> DATASET SECTION
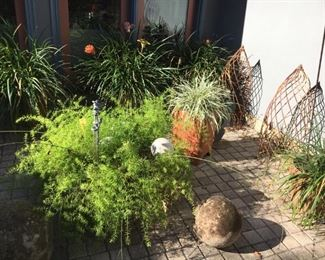 More plants and garden ornaments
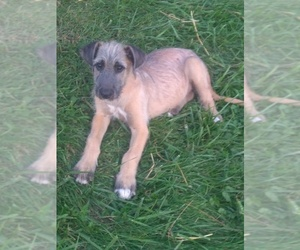 Irish Wolfhound Puppy for Sale in NEW CONCORD, Ohio USA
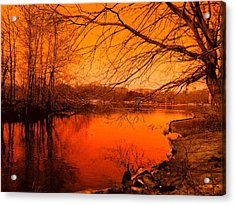 Studying The Sunset Acrylic Print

> ACTIVITY
Print the material exactly as given, but not the pictures.

> TASK OUTPUT
 More plants and garden ornaments
 Irish Wolfhound Puppy for Sale in NEW CONCORD, Ohio USA
 Studying The Sunset Acrylic Print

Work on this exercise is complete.